Problem requirements. Extract every line in the records below that contains the word "does". The match is case-sensitive.

Record excerpts.
-- -- --
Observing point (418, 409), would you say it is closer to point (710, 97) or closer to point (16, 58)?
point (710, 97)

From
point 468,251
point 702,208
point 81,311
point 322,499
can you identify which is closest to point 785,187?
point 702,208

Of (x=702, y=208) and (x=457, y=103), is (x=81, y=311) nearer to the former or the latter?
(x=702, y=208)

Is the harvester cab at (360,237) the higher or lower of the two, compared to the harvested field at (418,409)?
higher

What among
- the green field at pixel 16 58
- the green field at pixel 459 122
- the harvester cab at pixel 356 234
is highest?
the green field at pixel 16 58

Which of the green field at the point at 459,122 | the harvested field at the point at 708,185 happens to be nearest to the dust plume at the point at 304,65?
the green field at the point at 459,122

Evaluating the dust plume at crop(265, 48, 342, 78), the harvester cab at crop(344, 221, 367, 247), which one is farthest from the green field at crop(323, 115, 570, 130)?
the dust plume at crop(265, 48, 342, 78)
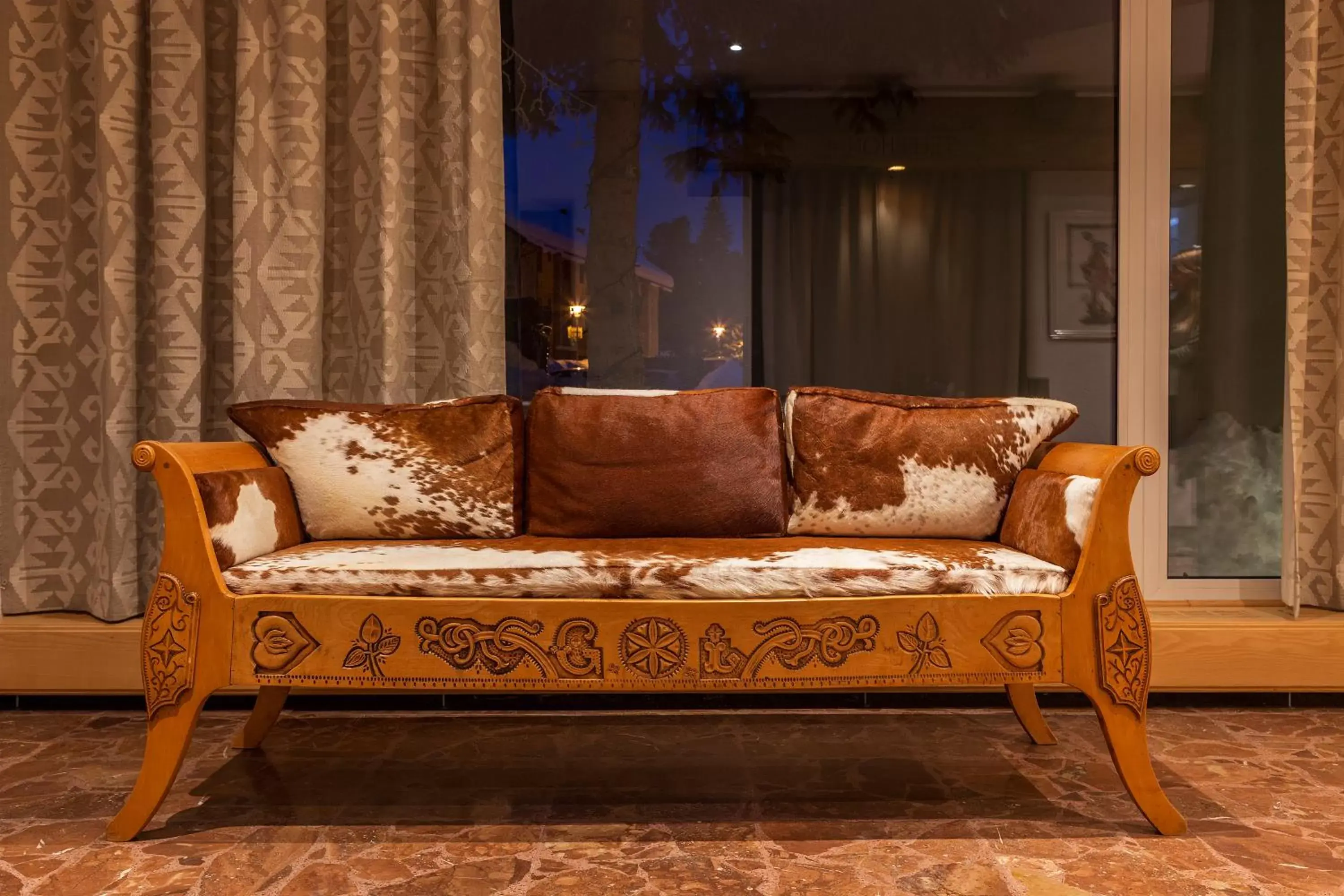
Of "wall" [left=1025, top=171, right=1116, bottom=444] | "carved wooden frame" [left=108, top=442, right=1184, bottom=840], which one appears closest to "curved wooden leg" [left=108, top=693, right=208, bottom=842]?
"carved wooden frame" [left=108, top=442, right=1184, bottom=840]

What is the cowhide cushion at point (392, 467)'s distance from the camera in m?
2.11

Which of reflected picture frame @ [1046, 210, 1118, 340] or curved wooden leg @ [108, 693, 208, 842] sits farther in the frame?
reflected picture frame @ [1046, 210, 1118, 340]

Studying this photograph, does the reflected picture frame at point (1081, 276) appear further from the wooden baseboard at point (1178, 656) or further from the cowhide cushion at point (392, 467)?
the cowhide cushion at point (392, 467)

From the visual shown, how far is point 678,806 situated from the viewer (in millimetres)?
1917

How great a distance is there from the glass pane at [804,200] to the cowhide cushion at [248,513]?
3.48 feet

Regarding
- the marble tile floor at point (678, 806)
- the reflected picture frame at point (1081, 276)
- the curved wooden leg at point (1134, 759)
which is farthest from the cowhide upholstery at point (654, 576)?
the reflected picture frame at point (1081, 276)

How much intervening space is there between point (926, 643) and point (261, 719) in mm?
1555

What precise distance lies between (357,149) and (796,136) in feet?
4.36

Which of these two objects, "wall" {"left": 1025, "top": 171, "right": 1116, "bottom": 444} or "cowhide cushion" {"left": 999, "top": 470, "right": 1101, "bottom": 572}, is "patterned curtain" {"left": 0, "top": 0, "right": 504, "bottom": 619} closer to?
"cowhide cushion" {"left": 999, "top": 470, "right": 1101, "bottom": 572}

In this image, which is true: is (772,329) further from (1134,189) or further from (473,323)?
(1134,189)

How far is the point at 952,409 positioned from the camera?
2.21 metres

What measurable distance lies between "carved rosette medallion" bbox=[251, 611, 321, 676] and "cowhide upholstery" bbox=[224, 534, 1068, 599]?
2.1 inches

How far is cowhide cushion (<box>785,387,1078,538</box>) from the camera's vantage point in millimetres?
2131

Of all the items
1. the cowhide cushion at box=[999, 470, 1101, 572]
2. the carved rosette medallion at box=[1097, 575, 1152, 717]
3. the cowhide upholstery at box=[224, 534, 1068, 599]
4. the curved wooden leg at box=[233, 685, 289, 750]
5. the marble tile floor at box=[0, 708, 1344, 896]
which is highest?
the cowhide cushion at box=[999, 470, 1101, 572]
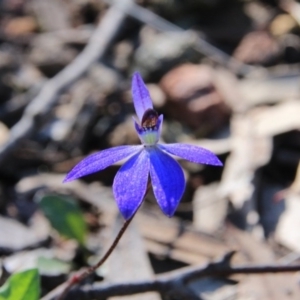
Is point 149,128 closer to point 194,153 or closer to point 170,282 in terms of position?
point 194,153

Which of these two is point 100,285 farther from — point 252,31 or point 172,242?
point 252,31

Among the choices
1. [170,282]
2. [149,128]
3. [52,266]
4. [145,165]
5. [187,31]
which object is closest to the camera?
[145,165]

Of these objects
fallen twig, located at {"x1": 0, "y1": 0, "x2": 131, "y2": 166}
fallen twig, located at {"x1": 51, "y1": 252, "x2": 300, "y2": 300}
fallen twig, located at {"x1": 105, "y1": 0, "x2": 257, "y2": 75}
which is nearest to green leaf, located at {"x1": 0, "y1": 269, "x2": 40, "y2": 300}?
fallen twig, located at {"x1": 51, "y1": 252, "x2": 300, "y2": 300}

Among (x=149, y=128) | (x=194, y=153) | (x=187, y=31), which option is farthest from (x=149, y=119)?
(x=187, y=31)

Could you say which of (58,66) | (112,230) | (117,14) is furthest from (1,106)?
(112,230)

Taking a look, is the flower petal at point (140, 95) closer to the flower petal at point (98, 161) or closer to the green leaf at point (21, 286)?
the flower petal at point (98, 161)

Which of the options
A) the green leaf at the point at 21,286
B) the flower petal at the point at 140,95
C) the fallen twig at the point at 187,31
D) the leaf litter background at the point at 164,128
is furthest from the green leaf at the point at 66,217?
the fallen twig at the point at 187,31
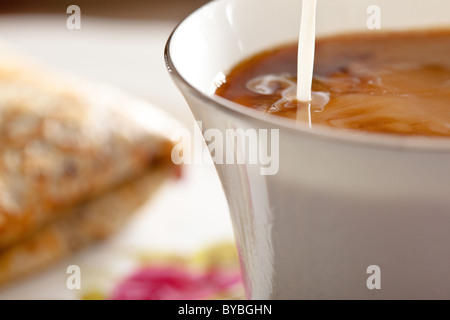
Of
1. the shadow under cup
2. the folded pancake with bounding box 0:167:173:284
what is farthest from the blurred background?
the shadow under cup

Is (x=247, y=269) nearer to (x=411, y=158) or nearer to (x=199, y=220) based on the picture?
(x=411, y=158)

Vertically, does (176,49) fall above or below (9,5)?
below

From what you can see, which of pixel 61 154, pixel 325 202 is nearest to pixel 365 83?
pixel 325 202

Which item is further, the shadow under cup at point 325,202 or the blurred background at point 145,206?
the blurred background at point 145,206

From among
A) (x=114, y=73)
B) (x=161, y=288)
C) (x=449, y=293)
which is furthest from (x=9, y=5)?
(x=449, y=293)

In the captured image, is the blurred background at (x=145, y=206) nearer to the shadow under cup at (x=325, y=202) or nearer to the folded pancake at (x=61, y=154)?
the folded pancake at (x=61, y=154)

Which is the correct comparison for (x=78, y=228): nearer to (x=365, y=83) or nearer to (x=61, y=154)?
(x=61, y=154)

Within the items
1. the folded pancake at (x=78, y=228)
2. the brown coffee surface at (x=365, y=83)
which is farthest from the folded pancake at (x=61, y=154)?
the brown coffee surface at (x=365, y=83)
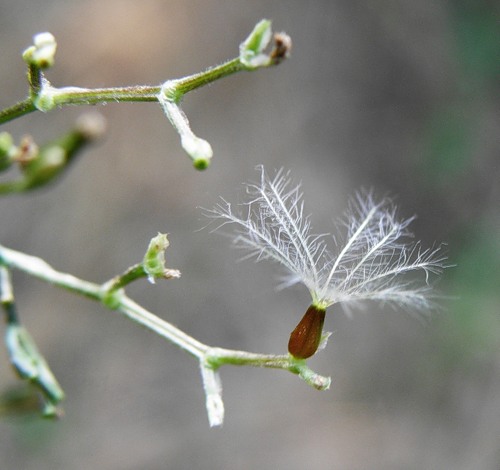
-- -- --
Finished exercise.
Studying this photograph, does the reflected picture frame at point (1081, 276) appear further from the wooden baseboard at point (1178, 656) or further from the cowhide cushion at point (392, 467)?
Vertically, does (176,49) fall above or below (9,5)?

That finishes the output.